Saturday, March 26, 2016

MAKALAH 'AM DAN KHASH



BAB I
PENDAHULUAN

A.      Latar Belakang
Al-Quran dan al-sunnah merupakan sumber utama umat Islam, petunjuk dalam kehidupan sehari-hari. Semua dalil selain kedua nash tersebut harus mengacu kepadanya, atau memakai kaedah umum yang ditetapkan berdasarkan nash. Maka seharusnya tidak ada pertentangan selama dasar dan pemahaman dalil-dalil tersebut serta menggali hukumnya dilakukan dengan benar. Benarkah di dalam sumber hukum Islam, terutama dua sumber utama tersebut, terdapat pertentangan (taarudh)?
Dengan membaca serta men-tadabbur-i beberapa penggalan ayat di bawah berikut ini kita bisa memahami betul bahwa segala yang disebutkan dalam Al Qur’an merupakan sesuatu yang mutlak kebenarannya, dan segala yang keluar dari ucapan Rasul Muhammad saw. bukan dorongan kepentingan dan hawa nafsu, akan tetapi murni  wahyu dari Allah SWT berfirman dalam al-Qur’an surat An Najm: 3-4
وَمَا يَنْطِقُ عَنِ الْهَوَى . إِنْ هُوَ إِلَّا وَحْيٌ يُوحَى
Berangkat dari ayat diatas wajib melakukan pembahasan dalam rangka menaggapi nash-nash yang sekilas tampak terjadi ta’arudh secara kasat mata.

B.       Rumusan Masalah
1.      Apa yang dimaksud dengan ‘Am dan Khash ?
2.      Apa yang dimaksud dengan Muthlaq dan Muqayyad ?
3.      Bagaimana contoh dari penyelesaian kedua metode diatas ?

- _Data yang Ditampilkan_
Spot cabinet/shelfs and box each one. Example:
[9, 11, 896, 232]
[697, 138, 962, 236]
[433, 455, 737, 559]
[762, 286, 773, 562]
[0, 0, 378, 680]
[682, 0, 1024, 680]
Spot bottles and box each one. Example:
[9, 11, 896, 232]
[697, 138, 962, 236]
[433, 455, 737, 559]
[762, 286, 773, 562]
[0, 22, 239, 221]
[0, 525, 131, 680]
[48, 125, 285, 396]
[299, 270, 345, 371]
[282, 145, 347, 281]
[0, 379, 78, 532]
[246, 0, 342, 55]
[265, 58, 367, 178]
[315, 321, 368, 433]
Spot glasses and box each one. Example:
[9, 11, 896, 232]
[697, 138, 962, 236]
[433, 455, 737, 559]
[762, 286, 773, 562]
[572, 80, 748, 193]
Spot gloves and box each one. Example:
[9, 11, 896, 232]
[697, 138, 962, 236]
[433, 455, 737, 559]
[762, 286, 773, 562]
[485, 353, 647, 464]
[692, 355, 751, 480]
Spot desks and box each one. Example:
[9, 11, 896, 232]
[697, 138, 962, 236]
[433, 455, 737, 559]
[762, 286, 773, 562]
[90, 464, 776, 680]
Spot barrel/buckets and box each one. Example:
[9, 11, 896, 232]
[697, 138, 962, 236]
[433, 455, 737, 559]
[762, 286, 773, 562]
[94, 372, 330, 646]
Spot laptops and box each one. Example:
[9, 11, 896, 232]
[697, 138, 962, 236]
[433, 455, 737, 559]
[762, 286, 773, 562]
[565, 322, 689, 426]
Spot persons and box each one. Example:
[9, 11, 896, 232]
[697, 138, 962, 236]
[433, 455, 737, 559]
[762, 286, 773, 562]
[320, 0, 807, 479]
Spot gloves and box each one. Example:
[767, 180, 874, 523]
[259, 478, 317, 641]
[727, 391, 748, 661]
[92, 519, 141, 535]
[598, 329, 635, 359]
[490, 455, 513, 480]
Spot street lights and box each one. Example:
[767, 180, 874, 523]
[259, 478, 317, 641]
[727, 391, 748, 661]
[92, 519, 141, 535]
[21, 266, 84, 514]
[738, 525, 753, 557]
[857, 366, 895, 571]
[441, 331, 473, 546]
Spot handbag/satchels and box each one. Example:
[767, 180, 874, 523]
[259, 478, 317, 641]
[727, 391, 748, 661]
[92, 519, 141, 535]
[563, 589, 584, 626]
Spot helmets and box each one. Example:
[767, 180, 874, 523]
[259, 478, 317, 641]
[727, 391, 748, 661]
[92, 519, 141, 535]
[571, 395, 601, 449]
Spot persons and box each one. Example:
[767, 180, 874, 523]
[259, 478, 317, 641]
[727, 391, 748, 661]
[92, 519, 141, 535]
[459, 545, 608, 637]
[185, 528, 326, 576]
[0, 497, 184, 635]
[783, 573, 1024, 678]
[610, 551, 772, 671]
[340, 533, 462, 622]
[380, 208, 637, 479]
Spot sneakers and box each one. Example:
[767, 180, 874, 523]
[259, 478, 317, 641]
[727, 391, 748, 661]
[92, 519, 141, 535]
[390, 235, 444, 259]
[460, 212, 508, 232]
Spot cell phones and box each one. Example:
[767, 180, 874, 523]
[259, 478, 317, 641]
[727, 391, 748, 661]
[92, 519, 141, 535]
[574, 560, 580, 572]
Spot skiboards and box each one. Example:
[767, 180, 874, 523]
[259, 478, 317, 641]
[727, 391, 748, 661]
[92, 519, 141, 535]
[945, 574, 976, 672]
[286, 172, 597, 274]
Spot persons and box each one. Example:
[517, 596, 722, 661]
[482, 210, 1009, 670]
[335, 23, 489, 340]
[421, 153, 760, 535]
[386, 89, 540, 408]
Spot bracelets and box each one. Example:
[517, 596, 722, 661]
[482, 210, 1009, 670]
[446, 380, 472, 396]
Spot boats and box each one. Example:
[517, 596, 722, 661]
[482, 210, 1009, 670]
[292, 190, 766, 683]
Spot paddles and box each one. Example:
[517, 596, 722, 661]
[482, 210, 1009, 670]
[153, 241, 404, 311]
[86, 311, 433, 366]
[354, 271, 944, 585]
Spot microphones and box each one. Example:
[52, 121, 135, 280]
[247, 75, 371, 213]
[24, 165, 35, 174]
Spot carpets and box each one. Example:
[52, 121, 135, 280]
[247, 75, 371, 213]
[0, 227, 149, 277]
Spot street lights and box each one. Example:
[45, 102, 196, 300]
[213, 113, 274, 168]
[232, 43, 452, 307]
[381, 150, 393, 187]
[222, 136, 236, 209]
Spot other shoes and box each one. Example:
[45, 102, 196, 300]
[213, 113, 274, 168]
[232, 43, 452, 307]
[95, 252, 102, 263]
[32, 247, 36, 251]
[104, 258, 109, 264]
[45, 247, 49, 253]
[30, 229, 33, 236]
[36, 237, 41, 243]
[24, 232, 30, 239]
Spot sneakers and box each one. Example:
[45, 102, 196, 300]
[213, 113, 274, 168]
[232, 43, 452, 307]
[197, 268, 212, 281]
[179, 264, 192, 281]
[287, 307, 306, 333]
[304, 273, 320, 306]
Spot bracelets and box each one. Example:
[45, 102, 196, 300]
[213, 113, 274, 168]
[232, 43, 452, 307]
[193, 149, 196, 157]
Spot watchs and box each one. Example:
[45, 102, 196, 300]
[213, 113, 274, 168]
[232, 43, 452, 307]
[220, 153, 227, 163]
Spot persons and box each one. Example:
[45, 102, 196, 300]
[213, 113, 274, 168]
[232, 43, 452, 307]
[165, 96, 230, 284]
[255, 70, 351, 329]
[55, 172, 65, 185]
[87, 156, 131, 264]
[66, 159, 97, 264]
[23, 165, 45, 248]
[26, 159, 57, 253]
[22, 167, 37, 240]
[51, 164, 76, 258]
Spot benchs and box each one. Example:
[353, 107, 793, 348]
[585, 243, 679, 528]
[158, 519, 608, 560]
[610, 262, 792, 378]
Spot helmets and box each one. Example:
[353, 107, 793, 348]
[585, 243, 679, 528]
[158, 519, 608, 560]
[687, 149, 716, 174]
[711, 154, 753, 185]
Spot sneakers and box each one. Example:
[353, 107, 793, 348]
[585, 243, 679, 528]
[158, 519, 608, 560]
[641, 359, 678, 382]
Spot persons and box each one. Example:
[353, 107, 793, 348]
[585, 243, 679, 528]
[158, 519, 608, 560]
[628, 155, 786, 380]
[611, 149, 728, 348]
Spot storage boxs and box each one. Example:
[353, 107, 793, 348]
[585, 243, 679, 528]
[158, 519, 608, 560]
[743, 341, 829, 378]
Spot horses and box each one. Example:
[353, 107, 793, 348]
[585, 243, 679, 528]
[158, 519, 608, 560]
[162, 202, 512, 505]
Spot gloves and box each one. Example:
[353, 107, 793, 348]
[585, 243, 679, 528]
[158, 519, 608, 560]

- _Perintah Tugas_
Tuliskan lanjutan makalah tentang ‘Am dan Khash, dimulai setelah kalimat terakhirnya. Entri yang disajikan tidak diperlukan untuk mengerjakan tugas ini.

- _Jawaban Tugas_
BAB II
PEMBAHASAN

A.      Al-jam’u antara ‘Am dan Khash
1.      Pengertian al-‘Am
'Am adalah suatu bentuk lafazh yang menunjukkan makna syumul (global) tanpa ada penjelasan tertentu yang membatasi makna itu. ‘Am menurut istilah Ushul Fiqh ialah:
الَّفْظُ اْلمُسْتَغْرِقُ لِجَمِيْعِ ماَيَصْلُوْحُ بِحَسْبِ وَضْعٍ وَاحِدٍ دَفْعَةً
“Lafal yang mencakup semua apa saja yang masuk padanya dengan satu ketetapan dan sekaligus”.[1]
Contoh lafaz Am seperti lafaz “laki-laki”  ( الرِّجاَلُ )  dalam lafaz tersebut mencakup semua laki-laki. Atau lafaz “manusia ( النَّاسُ ) itu mencakup semua manusia.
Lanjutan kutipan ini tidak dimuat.